# Treats



## fjm (Jun 4, 2010)

Liver cake is good, if you are OK with rice. (1 lb liver, 1 cup uncooked rice, 1 egg - cook the rice until it is very soft, and put into a food mixer with the liver and egg. Pour out into a non-stick baking tray, and bake at around 320 F until firm. Cut it into suitably sized pieces, and either freeze, or put the pieces back into a very low oven until they are dry.) Or freeze dried liver, dried meat, a tube of cheese and squeeze a bit for her to lick, a jar of baby food and let her have a lick, etc, etc.


----------



## Princess Dollie (Jan 15, 2011)

I use Zuke's Mini Naturals. No corn, soy, or wheat. They come in different flavors - I use the Salmon.

They are small and moist enough for a quick treat. But not so moist that they create a mess in your pocket.

That liver cake recipe looks interesting...I might try that one myself. I assume beef liver?


----------



## fjm (Jun 4, 2010)

I use whatever is cheapest and readily available - pig, chicken, lamb, or beef. You can use wholemeal flour instead of the cooked rice, too - or use a can of tuna in oil instead of the liver. A very adaptable recipe!

You might need a bit more rice - I'm not used to thinking in cups!


----------



## Princess Dollie (Jan 15, 2011)

Actually fjm, I was initially impressed with your ability to give a degree F in your recipe. I can convert degree C to degree F pretty easily from weather reports; but have never done cooking temps.

OK, I weighed a cup of rice. It weighs about 200 grams. 1 kg is about 2.2 lbs. So 1 lb of liver is a little less than half a kilo...so about 450 grams. 

I'll definitely give it a try...I like to change it up every once in a while.

Sorry for the tangent Carol...more treat ideas please!


----------



## Carol (May 8, 2011)

### Data to examine
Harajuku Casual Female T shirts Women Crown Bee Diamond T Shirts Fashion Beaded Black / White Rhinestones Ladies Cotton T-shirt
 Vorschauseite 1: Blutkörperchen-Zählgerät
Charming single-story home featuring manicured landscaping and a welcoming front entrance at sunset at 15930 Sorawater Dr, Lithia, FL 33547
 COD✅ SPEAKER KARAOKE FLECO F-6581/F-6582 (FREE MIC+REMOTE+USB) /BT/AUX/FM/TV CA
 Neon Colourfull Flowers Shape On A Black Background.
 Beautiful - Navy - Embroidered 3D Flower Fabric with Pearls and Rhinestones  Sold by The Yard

### Your tasks
1. In the treats thread, what are the answers to these?
(a) At about what temperature does fjm bake the liver cake?
(b) Which flavor of Zuke's Mini Naturals does Princess Dollie use?
(c) About how many grams does Princess Dollie find a cup of rice weighs?
2. Can you reproduce the part of the treats thread starting with "I'll definitely give" and going on through "(May 8, 2011)"?

### Solved tasks
1.
(a) Around 320 F
(b) Salmon
(c) About 200 grams

2.
I'll definitely give it a try...I like to change it up every once in a while.

Sorry for the tangent Carol...more treat ideas please!


----------



## Carol (May 8, 2011)